A inadimplência no aluguel residencial no Brasil está em alta. Em abril, atingiu 5,7%, um aumento em relação aos 5,4% de março. Isso acende um alerta? Sim, e aqui está o porquê.
O Que Está Acontecendo?
O Índice de Inadimplência de Aluguéis (IIA) da Loft, que monitora 500 mil contratos de Fiança Aluguel, mostra que 5,7% dos contratos apresentaram atrasos superiores a 15 dias.

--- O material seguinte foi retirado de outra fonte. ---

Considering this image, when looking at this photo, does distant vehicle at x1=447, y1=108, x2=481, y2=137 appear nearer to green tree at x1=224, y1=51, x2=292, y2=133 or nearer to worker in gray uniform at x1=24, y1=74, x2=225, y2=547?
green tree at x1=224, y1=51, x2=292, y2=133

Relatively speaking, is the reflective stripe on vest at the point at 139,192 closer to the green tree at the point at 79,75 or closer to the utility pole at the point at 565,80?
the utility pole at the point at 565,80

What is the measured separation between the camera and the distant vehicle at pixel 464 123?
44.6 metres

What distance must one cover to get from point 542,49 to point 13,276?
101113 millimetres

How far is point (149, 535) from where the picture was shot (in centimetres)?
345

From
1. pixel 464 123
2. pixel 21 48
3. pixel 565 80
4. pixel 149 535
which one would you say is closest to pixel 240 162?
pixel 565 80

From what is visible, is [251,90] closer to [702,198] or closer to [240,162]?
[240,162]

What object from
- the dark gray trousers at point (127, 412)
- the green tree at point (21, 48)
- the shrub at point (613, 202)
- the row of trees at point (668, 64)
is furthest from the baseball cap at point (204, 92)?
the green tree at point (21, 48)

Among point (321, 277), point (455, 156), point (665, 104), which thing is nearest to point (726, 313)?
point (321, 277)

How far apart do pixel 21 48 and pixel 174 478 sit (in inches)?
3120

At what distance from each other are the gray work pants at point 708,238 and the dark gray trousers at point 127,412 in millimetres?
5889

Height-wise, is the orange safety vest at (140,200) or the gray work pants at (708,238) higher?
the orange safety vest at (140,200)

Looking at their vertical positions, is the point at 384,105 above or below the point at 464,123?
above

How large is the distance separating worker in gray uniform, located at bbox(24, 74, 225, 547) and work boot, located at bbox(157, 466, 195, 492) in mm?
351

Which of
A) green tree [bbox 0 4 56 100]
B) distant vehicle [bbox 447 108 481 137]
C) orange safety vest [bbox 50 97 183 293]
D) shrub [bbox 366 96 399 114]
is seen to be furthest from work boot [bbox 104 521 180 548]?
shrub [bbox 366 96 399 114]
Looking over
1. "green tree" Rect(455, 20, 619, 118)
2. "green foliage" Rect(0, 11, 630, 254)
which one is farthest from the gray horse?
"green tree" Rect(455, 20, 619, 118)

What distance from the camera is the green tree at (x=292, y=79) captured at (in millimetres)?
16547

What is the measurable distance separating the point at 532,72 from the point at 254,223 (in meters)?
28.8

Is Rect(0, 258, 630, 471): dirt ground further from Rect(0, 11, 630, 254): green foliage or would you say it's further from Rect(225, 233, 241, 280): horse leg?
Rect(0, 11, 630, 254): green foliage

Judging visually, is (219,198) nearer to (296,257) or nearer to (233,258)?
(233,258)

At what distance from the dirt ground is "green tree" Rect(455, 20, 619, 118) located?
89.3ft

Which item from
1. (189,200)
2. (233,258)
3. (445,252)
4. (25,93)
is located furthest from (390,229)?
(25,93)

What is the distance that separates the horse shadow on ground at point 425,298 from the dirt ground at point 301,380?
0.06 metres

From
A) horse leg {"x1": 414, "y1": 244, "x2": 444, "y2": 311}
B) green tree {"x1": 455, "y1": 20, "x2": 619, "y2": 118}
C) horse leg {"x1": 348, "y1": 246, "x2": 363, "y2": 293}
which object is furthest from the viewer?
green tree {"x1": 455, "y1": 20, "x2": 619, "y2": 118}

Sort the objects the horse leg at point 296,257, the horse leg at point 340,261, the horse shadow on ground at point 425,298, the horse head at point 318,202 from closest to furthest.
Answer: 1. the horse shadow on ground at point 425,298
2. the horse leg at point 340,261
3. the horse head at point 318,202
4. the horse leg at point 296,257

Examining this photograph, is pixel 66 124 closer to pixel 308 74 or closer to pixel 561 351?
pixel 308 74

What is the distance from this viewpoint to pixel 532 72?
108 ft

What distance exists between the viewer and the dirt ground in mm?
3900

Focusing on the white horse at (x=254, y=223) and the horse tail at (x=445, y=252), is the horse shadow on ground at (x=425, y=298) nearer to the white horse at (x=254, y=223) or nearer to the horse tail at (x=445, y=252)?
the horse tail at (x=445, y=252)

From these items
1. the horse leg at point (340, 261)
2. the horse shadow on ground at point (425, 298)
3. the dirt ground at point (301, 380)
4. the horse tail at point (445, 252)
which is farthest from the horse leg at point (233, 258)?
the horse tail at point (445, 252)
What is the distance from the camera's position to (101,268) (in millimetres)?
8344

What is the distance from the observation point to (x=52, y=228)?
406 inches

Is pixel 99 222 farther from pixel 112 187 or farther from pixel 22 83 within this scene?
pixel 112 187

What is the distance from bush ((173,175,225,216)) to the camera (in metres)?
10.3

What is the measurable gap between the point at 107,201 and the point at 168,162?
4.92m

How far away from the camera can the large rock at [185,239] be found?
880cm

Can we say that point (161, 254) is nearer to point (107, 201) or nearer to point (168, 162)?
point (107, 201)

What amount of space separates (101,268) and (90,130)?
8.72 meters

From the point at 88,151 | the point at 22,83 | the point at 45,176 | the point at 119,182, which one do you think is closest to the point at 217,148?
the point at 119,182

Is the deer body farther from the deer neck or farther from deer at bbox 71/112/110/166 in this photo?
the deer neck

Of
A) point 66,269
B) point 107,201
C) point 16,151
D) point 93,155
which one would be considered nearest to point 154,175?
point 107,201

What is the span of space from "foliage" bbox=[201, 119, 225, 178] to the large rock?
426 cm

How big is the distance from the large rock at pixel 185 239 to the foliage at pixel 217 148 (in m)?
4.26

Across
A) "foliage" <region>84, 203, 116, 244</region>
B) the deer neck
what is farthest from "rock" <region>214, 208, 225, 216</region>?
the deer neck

O pico da série foi de 7,0% em julho de 2024. Portanto, estamos longe dos piores momentos, mas isso não significa que devemos relaxar.
Por Que Isso Importa?
A inadimplência não é apenas um número; é um reflexo da saúde econômica. Um aumento na inadimplência pode sinalizar dificuldades financeiras para muitos inquilinos. E se você é um investidor? Isso pode afetar sua rentabilidade. O que você fará a respeito? Ignorar os sinais ou agir?
O Que Dizem os Números Regionais?
- O Norte, Nordeste e Centro-Oeste viram a inadimplência subir de 6,4% para 6,7%.
- O Sul teve um leve aumento, de 5,1% para 5,3%.
- O Sudeste permaneceu estável em 5,8%.
- Minas Gerais lidera com a maior taxa de inadimplência, 6,5%.
- Espírito Santo brilha com a menor taxa, apenas 4,1%.
Esses números são alarmantes, mas também oferecem oportunidades. Onde você investe? Está preparado para ajustar sua estratégia?
Fatores que Influenciam a Inadimplência
Segundo Fábio Takahashi, gerente de dados da Loft, o mercado de trabalho aquecido e reajustes de renda ajudam a manter a adimplência. Mas, e se esses fatores mudarem? E se a inflação voltar a pressionar? Estar preparado para o inesperado é essencial.
O Que Fazer Agora?
Se você é proprietário ou investidor, é hora de agir. Aqui estão algumas dicas práticas:
- Revise seus contratos de locação e garanta que estão atualizados.
- Considere alternativas de garantia, como seguros de fiança.
- Monitore a situação econômica e regional para ajustar sua abordagem.
- Esteja preparado para renegociar contratos, se necessário.
A inação pode custar caro. Você está disposto a correr esse risco?
Conclusão
A inadimplência no aluguel residencial subiu para 5,7% em abril de 2026, mas ainda está longe do pico de 7,0% em julho de 2024. O cenário é desafiador, mas também cheio de oportunidades. Não deixe para depois. Revise suas estratégias, ajuste suas expectativas e tome decisões informadas. O que você fará agora? O tempo para agir é agora.